Your goal
Could you output each line of the data that follows exactly?

Records for this exercise
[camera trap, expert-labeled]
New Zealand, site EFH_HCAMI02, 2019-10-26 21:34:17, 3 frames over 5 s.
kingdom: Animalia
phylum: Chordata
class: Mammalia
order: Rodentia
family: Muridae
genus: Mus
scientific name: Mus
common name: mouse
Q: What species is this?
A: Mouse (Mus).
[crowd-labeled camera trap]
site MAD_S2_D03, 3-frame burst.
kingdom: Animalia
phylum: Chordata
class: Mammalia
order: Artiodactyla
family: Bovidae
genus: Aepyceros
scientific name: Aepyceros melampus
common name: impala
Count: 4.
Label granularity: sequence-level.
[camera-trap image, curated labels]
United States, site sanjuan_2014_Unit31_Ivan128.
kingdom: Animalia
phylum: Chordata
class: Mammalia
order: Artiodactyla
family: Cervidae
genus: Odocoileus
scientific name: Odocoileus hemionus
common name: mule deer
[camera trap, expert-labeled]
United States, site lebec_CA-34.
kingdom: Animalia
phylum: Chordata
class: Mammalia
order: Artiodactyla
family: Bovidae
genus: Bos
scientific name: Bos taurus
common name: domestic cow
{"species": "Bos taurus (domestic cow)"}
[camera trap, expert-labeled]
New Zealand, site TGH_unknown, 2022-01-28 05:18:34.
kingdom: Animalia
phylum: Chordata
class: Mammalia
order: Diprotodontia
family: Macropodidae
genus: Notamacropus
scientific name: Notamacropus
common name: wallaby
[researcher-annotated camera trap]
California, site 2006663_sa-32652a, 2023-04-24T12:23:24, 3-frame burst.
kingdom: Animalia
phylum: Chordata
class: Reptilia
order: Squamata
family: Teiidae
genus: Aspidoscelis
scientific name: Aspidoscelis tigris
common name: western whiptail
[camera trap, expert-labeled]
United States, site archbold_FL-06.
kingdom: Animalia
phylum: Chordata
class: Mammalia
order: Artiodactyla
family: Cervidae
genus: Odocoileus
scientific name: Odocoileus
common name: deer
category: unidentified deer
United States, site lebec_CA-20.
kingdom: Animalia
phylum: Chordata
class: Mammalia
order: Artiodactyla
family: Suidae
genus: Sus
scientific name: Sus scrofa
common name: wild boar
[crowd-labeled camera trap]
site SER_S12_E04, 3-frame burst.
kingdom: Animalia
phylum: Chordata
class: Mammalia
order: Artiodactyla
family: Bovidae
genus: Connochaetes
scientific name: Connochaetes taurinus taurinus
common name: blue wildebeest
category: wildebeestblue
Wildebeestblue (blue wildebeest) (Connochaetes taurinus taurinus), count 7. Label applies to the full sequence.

Solution for this exercise
[camera trap, expert-labeled]
New Zealand, site EFH_HCAMI02, 2019-10-26 21:34:17, 3 frames over 5 s.
kingdom: Animalia
phylum: Chordata
class: Mammalia
order: Rodentia
family: Muridae
genus: Mus
scientific name: Mus
common name: mouse
Q: What species is this?
A: Mouse (Mus).
[crowd-labeled camera trap]
site MAD_S2_D03, 3-frame burst.
kingdom: Animalia
phylum: Chordata
class: Mammalia
order: Artiodactyla
family: Bovidae
genus: Aepyceros
scientific name: Aepyceros melampus
common name: impala
Count: 4.
Label granularity: sequence-level.
[camera-trap image, curated labels]
United States, site sanjuan_2014_Unit31_Ivan128.
kingdom: Animalia
phylum: Chordata
class: Mammalia
order: Artiodactyla
family: Cervidae
genus: Odocoileus
scientific name: Odocoileus hemionus
common name: mule deer
[camera trap, expert-labeled]
United States, site lebec_CA-34.
kingdom: Animalia
phylum: Chordata
class: Mammalia
order: Artiodactyla
family: Bovidae
genus: Bos
scientific name: Bos taurus
common name: domestic cow
{"species": "Bos taurus (domestic cow)"}
[camera trap, expert-labeled]
New Zealand, site TGH_unknown, 2022-01-28 05:18:34.
kingdom: Animalia
phylum: Chordata
class: Mammalia
order: Diprotodontia
family: Macropodidae
genus: Notamacropus
scientific name: Notamacropus
common name: wallaby
[researcher-annotated camera trap]
California, site 2006663_sa-32652a, 2023-04-24T12:23:24, 3-frame burst.
kingdom: Animalia
phylum: Chordata
class: Reptilia
order: Squamata
family: Teiidae
genus: Aspidoscelis
scientific name: Aspidoscelis tigris
common name: western whiptail
[camera trap, expert-labeled]
United States, site archbold_FL-06.
kingdom: Animalia
phylum: Chordata
class: Mammalia
order: Artiodactyla
family: Cervidae
genus: Odocoileus
scientific name: Odocoileus
common name: deer
category: unidentified deer
United States, site lebec_CA-20.
kingdom: Animalia
phylum: Chordata
class: Mammalia
order: Artiodactyla
family: Suidae
genus: Sus
scientific name: Sus scrofa
common name: wild boar
[crowd-labeled camera trap]
site SER_S12_E04, 3-frame burst.
kingdom: Animalia
phylum: Chordata
class: Mammalia
order: Artiodactyla
family: Bovidae
genus: Connochaetes
scientific name: Connochaetes taurinus taurinus
common name: blue wildebeest
category: wildebeestblue
Wildebeestblue (blue wildebeest) (Connochaetes taurinus taurinus), count 7. Label applies to the full sequence.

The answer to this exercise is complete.